C’est le constat de Michaël Lessard, avocat et candidat au doctorat en droit à l’Université de Toronto, qui réfléchit à la façon dont le droit québécois favorise le « monoamour », soit la situation de deux partenaires sexuels, ou romantiques, ou qui cohabitent. Cette orientation privilégiée précarise les relations « polyamoureuses », soit, juridiquement, la situation de plus de deux partenaires. L’auteur constate en effet que l’on considère plus logiquement le monoamour comme la norme dans les relations amoureuses. Que ce soit le nombre limité de parents par enfant, la prestation de soins, les aides financières entre conjoints et conjointes, ou les fausses croyances, la justice québécoise actuelle ne semble pas reconnaitre certains droits des personnes en relation polyamoureuse.

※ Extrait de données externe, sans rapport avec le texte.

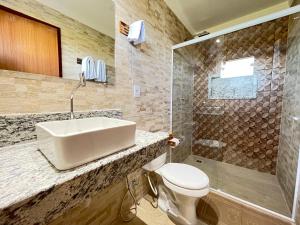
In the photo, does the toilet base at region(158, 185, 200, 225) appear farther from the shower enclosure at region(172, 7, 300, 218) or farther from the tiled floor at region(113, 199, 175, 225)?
the shower enclosure at region(172, 7, 300, 218)

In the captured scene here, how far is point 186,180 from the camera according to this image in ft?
4.01

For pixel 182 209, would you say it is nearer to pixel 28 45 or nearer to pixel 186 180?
pixel 186 180

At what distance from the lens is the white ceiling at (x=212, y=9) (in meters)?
1.83

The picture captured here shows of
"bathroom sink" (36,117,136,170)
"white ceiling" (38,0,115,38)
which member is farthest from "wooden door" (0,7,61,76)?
"bathroom sink" (36,117,136,170)

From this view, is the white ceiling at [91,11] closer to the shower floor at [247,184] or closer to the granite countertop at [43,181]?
the granite countertop at [43,181]

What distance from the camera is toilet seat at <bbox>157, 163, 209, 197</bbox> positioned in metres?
1.14

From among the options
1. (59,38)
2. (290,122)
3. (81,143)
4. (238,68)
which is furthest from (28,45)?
(238,68)

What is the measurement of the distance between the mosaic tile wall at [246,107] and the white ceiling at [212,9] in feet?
1.13

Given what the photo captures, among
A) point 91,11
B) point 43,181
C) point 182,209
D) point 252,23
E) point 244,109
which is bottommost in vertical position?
A: point 182,209

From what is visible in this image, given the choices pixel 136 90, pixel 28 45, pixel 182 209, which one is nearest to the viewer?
pixel 28 45

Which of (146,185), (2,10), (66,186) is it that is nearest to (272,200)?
(146,185)

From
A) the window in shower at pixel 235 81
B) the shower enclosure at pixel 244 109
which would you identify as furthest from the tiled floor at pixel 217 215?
the window in shower at pixel 235 81

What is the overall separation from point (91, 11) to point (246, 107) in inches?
92.2

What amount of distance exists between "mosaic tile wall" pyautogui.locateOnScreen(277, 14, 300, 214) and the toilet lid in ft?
3.17
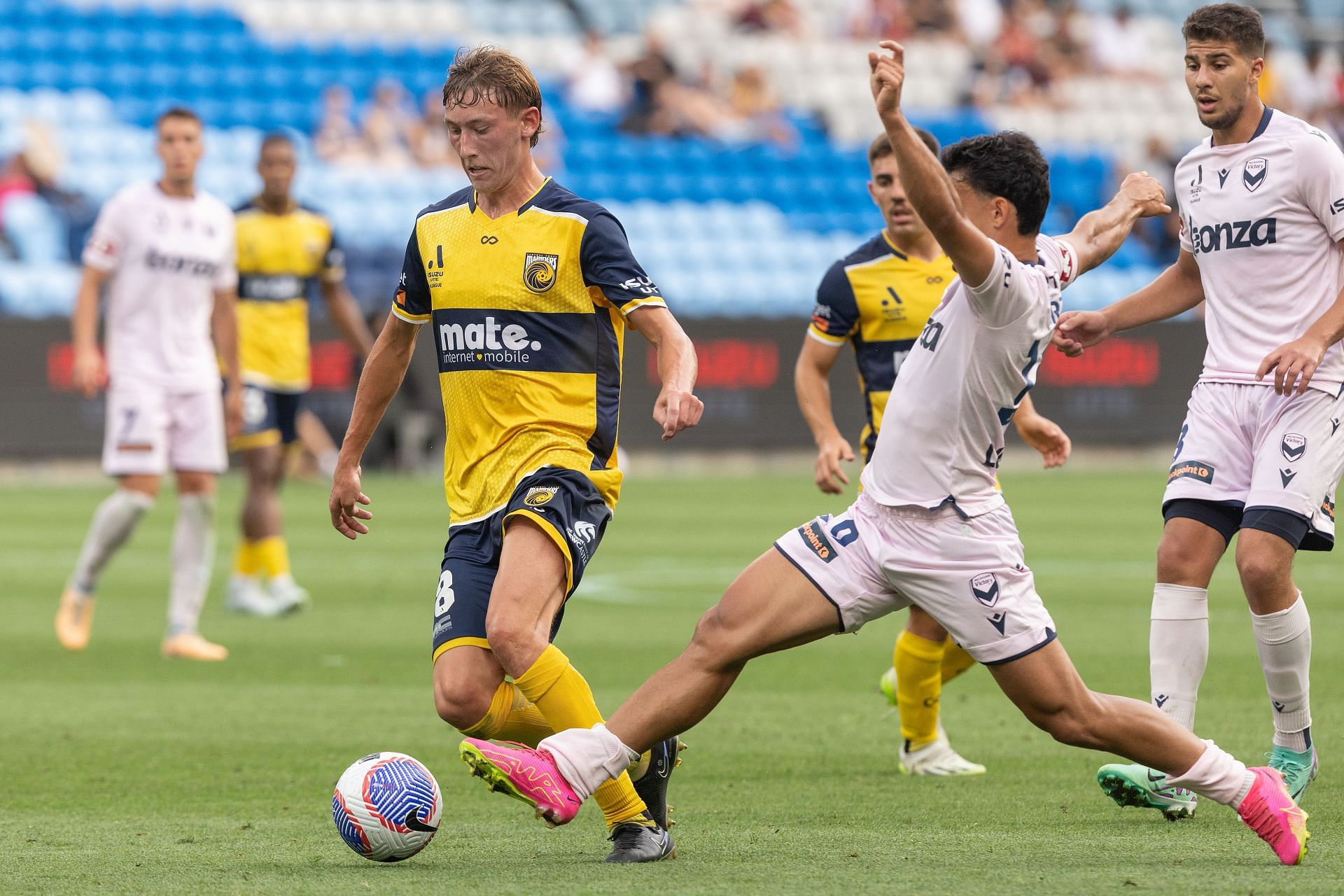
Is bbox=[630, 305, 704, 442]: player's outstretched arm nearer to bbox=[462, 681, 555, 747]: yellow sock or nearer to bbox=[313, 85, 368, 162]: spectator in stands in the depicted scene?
bbox=[462, 681, 555, 747]: yellow sock

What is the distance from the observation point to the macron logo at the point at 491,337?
5.26 metres

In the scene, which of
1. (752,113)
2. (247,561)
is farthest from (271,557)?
(752,113)

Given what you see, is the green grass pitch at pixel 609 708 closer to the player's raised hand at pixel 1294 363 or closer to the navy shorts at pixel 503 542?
the navy shorts at pixel 503 542

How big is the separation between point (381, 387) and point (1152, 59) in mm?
28792

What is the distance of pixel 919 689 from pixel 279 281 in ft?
20.7

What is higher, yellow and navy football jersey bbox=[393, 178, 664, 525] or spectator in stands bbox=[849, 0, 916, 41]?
spectator in stands bbox=[849, 0, 916, 41]

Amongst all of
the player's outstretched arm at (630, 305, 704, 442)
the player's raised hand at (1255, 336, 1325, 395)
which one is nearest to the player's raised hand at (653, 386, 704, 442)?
the player's outstretched arm at (630, 305, 704, 442)

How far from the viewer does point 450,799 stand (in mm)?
6012

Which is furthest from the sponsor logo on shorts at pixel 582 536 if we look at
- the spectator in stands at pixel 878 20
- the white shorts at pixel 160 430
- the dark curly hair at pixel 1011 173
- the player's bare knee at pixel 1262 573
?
the spectator in stands at pixel 878 20

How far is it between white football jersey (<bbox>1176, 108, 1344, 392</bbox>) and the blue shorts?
6.60 m

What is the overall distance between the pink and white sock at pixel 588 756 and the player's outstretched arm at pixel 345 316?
6080 millimetres

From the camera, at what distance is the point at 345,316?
11.0 meters

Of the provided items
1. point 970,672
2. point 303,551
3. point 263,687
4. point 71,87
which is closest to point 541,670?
point 263,687

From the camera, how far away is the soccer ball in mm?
4805
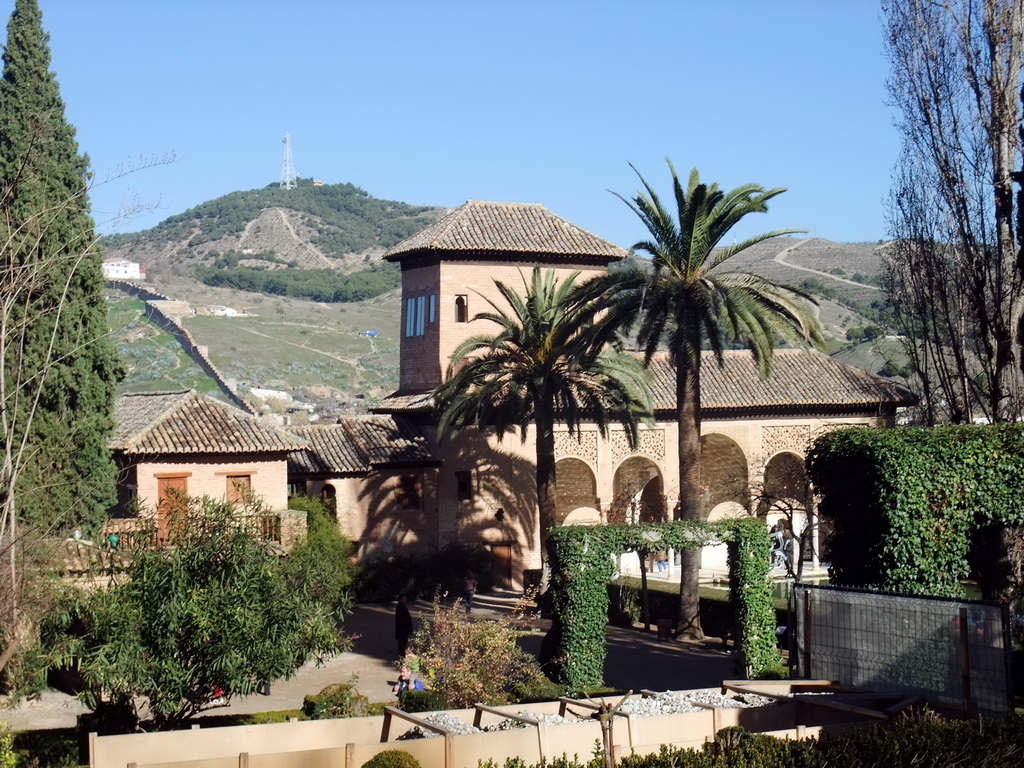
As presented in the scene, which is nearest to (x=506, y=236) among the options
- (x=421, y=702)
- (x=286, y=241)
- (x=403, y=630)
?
(x=403, y=630)

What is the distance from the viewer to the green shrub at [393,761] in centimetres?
1235

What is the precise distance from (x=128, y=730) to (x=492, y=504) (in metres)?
19.2

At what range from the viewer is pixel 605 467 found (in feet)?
120

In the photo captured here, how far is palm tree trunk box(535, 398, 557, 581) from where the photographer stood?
1158 inches

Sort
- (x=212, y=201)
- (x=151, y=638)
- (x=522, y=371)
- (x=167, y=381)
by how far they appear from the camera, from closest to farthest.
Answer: (x=151, y=638) < (x=522, y=371) < (x=167, y=381) < (x=212, y=201)

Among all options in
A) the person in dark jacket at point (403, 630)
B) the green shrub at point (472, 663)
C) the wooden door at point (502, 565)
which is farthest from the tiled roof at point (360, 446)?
the green shrub at point (472, 663)

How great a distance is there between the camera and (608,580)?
74.5 feet

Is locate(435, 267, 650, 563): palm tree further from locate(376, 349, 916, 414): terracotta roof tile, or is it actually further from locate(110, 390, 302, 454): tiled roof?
locate(376, 349, 916, 414): terracotta roof tile

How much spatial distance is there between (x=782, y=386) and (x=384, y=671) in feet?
60.7

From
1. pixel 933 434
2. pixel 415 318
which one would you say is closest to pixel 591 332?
pixel 933 434

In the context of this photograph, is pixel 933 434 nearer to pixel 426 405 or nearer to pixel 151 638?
pixel 151 638

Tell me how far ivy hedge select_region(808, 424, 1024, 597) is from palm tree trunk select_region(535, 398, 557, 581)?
11.3 metres

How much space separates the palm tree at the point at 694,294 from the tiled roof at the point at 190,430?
357 inches

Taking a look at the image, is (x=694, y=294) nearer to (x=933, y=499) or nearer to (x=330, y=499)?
(x=933, y=499)
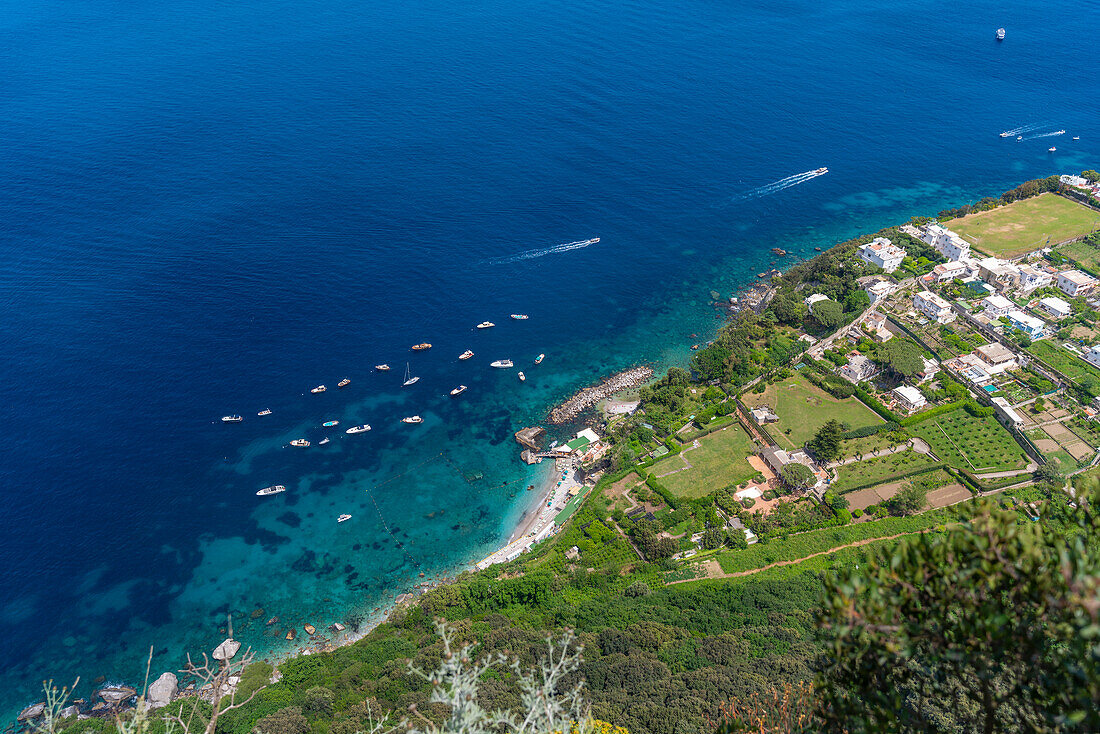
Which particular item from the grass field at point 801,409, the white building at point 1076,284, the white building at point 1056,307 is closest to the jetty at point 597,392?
the grass field at point 801,409

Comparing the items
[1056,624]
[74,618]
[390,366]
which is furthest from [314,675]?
[1056,624]

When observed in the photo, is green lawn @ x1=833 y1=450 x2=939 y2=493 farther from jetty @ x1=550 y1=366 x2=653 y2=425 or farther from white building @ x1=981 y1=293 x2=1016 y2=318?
white building @ x1=981 y1=293 x2=1016 y2=318

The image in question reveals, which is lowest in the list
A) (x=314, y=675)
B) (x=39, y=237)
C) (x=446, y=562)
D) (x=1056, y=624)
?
(x=446, y=562)

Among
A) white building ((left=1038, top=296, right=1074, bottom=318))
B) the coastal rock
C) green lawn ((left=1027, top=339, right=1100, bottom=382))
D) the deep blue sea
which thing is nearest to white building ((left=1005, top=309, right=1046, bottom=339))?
green lawn ((left=1027, top=339, right=1100, bottom=382))

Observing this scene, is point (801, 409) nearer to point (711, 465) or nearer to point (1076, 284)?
point (711, 465)

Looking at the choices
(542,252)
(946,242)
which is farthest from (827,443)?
(542,252)

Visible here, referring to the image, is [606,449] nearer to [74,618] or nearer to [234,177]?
[74,618]
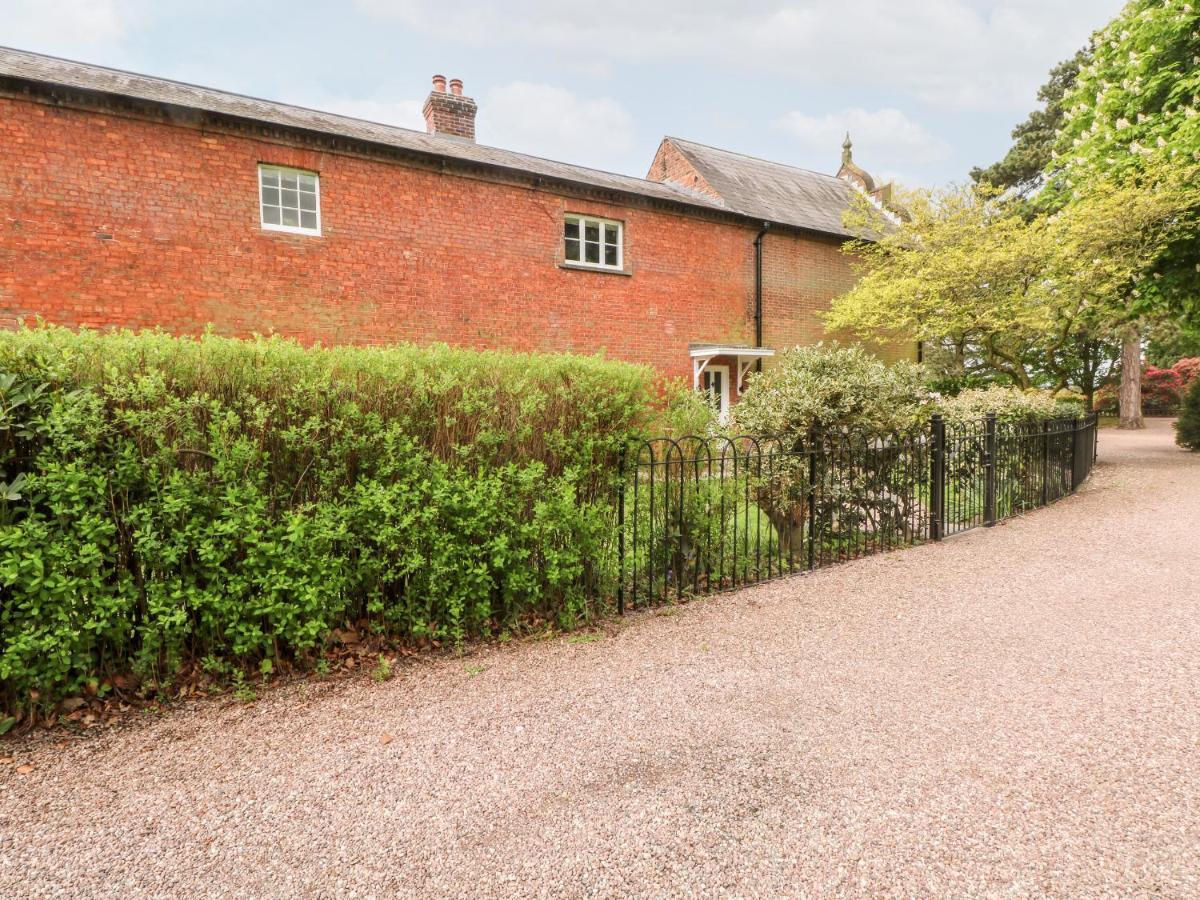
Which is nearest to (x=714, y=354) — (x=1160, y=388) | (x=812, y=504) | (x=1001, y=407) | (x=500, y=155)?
(x=500, y=155)

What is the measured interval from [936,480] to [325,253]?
33.0 ft

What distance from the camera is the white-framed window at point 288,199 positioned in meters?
10.4

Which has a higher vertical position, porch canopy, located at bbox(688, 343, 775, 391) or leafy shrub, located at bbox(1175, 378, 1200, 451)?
porch canopy, located at bbox(688, 343, 775, 391)

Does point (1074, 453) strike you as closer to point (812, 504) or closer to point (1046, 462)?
point (1046, 462)

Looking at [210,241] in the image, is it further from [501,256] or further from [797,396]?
[797,396]

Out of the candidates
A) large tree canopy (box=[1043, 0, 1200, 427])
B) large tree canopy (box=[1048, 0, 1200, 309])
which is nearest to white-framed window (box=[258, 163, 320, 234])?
large tree canopy (box=[1043, 0, 1200, 427])

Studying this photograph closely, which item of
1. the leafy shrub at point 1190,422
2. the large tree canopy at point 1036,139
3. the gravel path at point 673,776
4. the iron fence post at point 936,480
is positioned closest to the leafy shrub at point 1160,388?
the large tree canopy at point 1036,139

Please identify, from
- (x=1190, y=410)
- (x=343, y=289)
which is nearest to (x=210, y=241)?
(x=343, y=289)

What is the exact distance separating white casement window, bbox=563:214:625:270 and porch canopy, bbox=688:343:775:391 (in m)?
2.74

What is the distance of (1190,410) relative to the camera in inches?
666

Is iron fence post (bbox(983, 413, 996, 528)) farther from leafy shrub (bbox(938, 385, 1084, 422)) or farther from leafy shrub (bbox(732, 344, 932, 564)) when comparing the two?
leafy shrub (bbox(732, 344, 932, 564))

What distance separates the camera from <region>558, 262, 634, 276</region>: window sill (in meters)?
13.2

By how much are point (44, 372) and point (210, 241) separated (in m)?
8.48

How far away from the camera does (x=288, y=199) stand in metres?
10.6
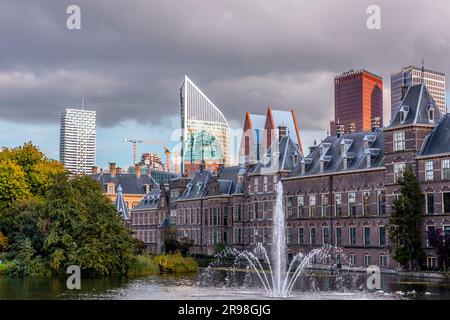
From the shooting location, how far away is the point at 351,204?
79812mm

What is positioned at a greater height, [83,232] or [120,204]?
[120,204]

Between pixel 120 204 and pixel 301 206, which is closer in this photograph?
pixel 301 206

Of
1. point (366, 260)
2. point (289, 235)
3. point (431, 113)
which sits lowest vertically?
point (366, 260)

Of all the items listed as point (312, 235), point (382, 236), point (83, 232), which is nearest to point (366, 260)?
point (382, 236)

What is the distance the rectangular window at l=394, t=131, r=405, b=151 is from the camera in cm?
7181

Le polyamour, une question de qualité et non de quantité
Le polyamour, une question d’éthique ou de nombre de partenaires ? Entre ce que disent les personnes impliquées et la loi, il y a tout un monde ! Quelle est la définition la plus souhaitable ? D’après Michaël Lessard, c’est celle qui se rapproche le plus de la manière dont les personnes polyamoureuses se reconnaissent elles-mêmes, et qui place donc les sentiments et les principes éthiques et moraux au premier plan. Les milieux polyamoureux valorisent, d’abord et avant tout, le consentement, la transparence et la liberté entre les partenaires. L’auteur s’appuie sur la définition de l’Office québécois de la langue française qui considère le polyamour comme une «[p]ratique consistant à entretenir plusieurs relations amoureuses à la fois avec le consentement des personnes concernées.»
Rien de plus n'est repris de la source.